Our research has several limitations that should be considered. Firstly, due to the relatively recent emergence of the COVID-19 pandemic, there is a possibility that we might have overlooked studies that have yet to be published. In addition, the differentiation between first-line healthcare services and other healthcare services was challenging because most of the studies included in this systematic review encompassed a variety of healthcare settings. Another limitation arises from the exclusion of certain studies from the analysis. Some studies were excluded because they did not provide data on the number or percentage of participants experiencing symptoms of anxiety, depression, stress, PTSD, or burnout (e.g., Lara-Cabrera et al., 2021). Also, in cases where studies recruited their samples during different waves, we categorized them according to the specific wave in which recruitment began. This categorization was essential to prevent analysis using identical datasets. However, this method could influence the prevalences obtained in this systematic review. Furthermore, we had to exclude studies that used the Maslach Burnout Inventory (MBI) to assess burnout symptoms but reported participant numbers affected by specific MBI subscales (such as emotional exhaustion, depersonalization, or personal realization) without reporting across all the scales, which is the criterion for diagnosing burnout syndrome with this measure (Maslach & Jackson, 1982).

Lastly, another potential limitation of this systematic review pertains to our choice of search terms, specifically “mental,” “emotion,” “psychol*,” “stress,” and “burnout.” Although these terms are comprehensive and encompass a wide range of psychological manifestations, the articles included in this systematic review primarily focus on the specific symptoms outlined in our research—stress, burnout, anxiety, depression, and PTSD symptomatology. This limitation suggests that our findings may not fully encompass the complete spectrum of psychological symptoms associated with this topic, primarily due to the constraints inherent in the reviewed articles.

Conclusions

To sum up, this systematic review revealed that stress was the most prevalent symptom experienced by healthcare workers during the COVID-19 pandemic, followed by burnout, anxiety, depression, and PTSD symptoms.

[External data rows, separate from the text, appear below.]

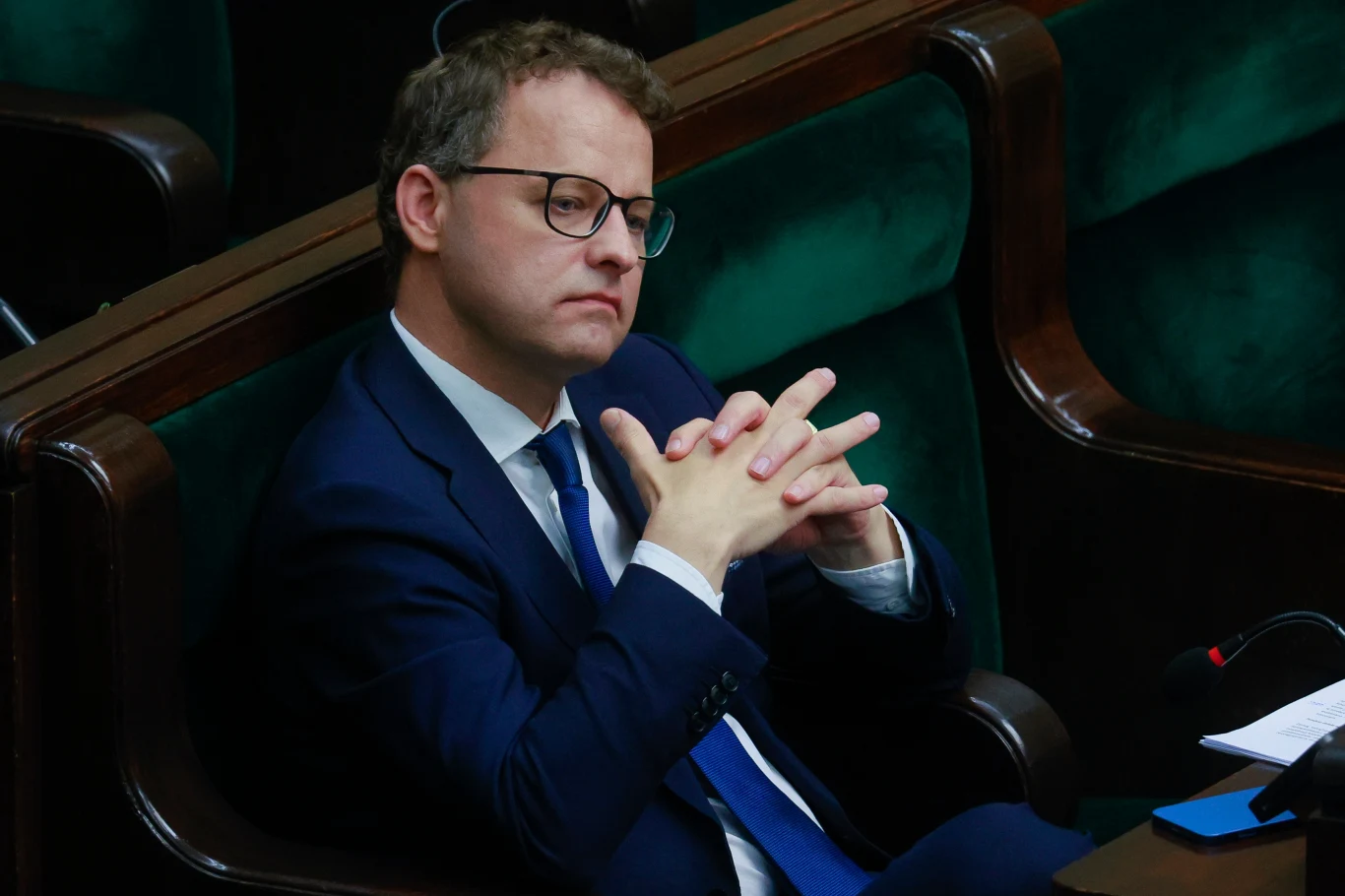 Marcin Romanowski Marcin Romanowski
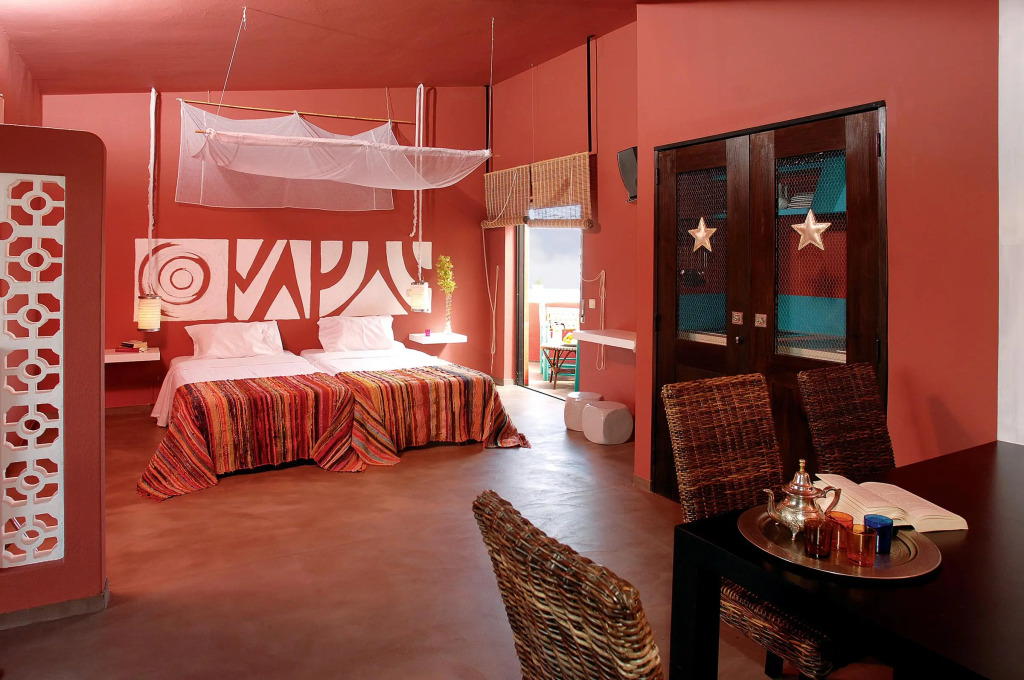 Costa dOiro Ambiance Village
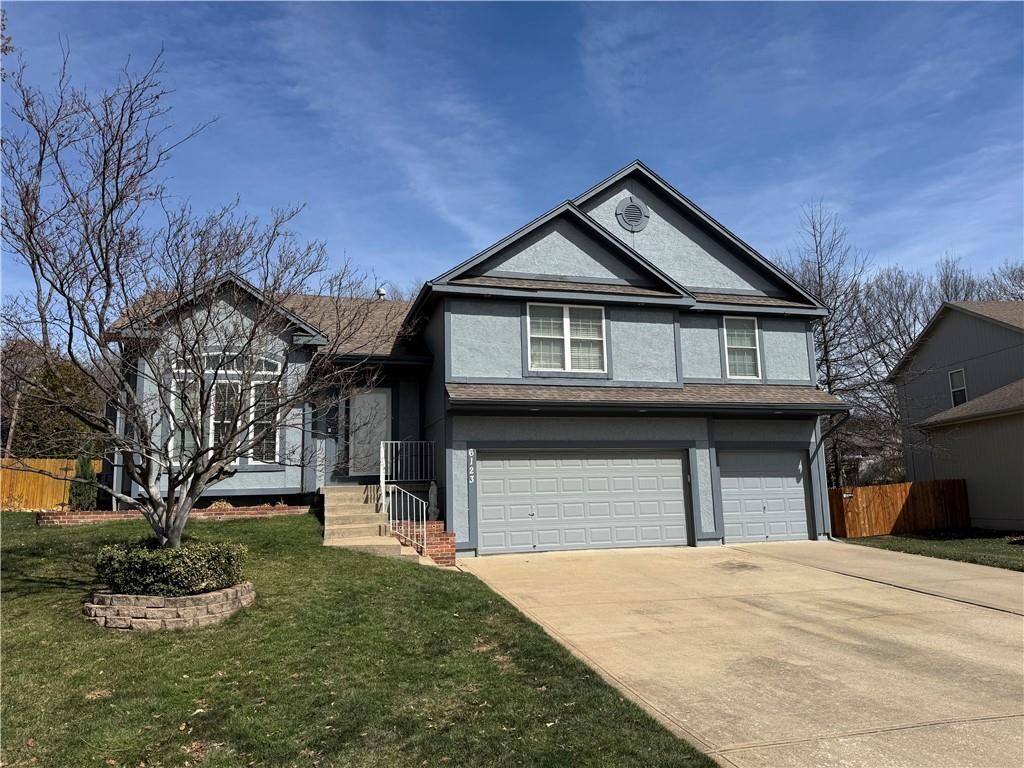 Property Photo: 6123 Acuff Street KS 66216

The prevalence of mental health symptoms ranged from 27% to 49, highlighting the significant psychological impact that the pandemic had on healthcare workers. In addition, the results divided by wave provide insight into the impact of the COVID-19 pandemic on mental health across different and emphasize the urgent need for psychological interventions to improve and preserve the mental health of healthcare professionals, given their high risk of developing mental health disorders. Therefore, it is crucial to prioritize implementing measures and resources to support the psychological well-being of healthcare workers during and after the pandemic.